***** PASSAGE FOR REVIEW

3 interesting fonts

First of all, hi to everyone!

In this image (about from a document of the 1936) I've found 3 interesting fonts, maybe they are well known but I really can't identify them. Could someone help me?

First (italiano):

Second (aeronautico):

Third ([cert]ificato di navigabilità (aeromobili più pesanti dell'aria)):

PS: this last one has the uppercase similar to Mephisto, but it don't have the lowercase.


Please check for "IFICATO DI"

Thanks but, as I said, this is similar but it don't have lowercases and it is not the original.

#1. Linotype LT/Grafiko Com http://www.linotype.com/141786/GrafikoRegular-font.html
#2. Nick's Fonts-Nick Curtis Nick's Fonts/BellwetherAntiqueNF http://new.myfonts.com/fonts/nicksfonts/bellwether-antique-nf/

#3. Couldn't find right combination of uc G and lc

Outstanding! Thank you very much!

(very interesting art nuveau examples)

#3. Couldn't find right combination of uc G and lc

It could well be that there isn’t a complete digitalisation of it, but only partial ones (see Mephisto).

**********
***** PROVIDED DATA

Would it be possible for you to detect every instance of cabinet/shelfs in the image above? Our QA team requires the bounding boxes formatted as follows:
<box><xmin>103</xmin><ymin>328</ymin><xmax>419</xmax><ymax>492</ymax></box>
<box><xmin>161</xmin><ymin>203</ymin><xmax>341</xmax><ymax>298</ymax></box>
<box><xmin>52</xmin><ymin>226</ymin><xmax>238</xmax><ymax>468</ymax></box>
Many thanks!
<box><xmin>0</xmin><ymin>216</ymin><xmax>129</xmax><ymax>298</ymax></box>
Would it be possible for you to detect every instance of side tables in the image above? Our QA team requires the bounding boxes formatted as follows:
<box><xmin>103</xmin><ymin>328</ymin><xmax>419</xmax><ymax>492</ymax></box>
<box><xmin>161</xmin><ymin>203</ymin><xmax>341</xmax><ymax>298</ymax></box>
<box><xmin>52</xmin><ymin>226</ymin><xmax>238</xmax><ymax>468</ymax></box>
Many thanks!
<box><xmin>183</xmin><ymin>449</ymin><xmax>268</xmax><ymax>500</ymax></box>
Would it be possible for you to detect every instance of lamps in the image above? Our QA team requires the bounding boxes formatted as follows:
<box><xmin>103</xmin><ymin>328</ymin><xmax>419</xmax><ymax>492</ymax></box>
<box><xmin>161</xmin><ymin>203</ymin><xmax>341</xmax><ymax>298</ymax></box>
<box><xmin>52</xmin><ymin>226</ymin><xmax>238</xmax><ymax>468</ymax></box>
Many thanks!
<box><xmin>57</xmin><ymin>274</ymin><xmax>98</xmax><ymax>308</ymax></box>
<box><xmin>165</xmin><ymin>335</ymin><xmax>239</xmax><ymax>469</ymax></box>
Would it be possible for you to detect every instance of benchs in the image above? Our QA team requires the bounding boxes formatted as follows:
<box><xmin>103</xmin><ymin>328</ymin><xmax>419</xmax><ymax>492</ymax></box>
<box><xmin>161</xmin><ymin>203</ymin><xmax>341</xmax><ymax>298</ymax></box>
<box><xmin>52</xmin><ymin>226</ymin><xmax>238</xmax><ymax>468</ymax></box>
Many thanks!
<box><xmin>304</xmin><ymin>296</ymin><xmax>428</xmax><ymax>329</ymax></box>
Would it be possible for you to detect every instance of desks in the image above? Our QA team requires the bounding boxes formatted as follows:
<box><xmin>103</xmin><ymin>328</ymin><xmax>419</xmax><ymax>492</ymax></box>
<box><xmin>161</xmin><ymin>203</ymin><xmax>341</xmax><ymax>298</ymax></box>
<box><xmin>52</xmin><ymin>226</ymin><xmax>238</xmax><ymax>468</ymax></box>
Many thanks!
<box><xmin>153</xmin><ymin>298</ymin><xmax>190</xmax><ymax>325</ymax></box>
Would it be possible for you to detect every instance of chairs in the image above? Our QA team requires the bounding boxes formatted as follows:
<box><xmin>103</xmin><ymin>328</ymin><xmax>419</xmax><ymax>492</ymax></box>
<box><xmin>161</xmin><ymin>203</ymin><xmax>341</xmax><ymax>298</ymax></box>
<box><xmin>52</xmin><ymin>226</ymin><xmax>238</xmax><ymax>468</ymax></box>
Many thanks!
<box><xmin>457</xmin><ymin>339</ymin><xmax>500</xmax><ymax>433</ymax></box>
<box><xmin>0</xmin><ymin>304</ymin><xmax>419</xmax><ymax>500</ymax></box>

**********

THE TASK: In the font identification thread, why does the original poster turn down the suggestion to check "IFICATO DI"?

ANSWER TO THE EXERCISE: The poster says the suggested font is only similar, has no lowercase letters, and is not the original.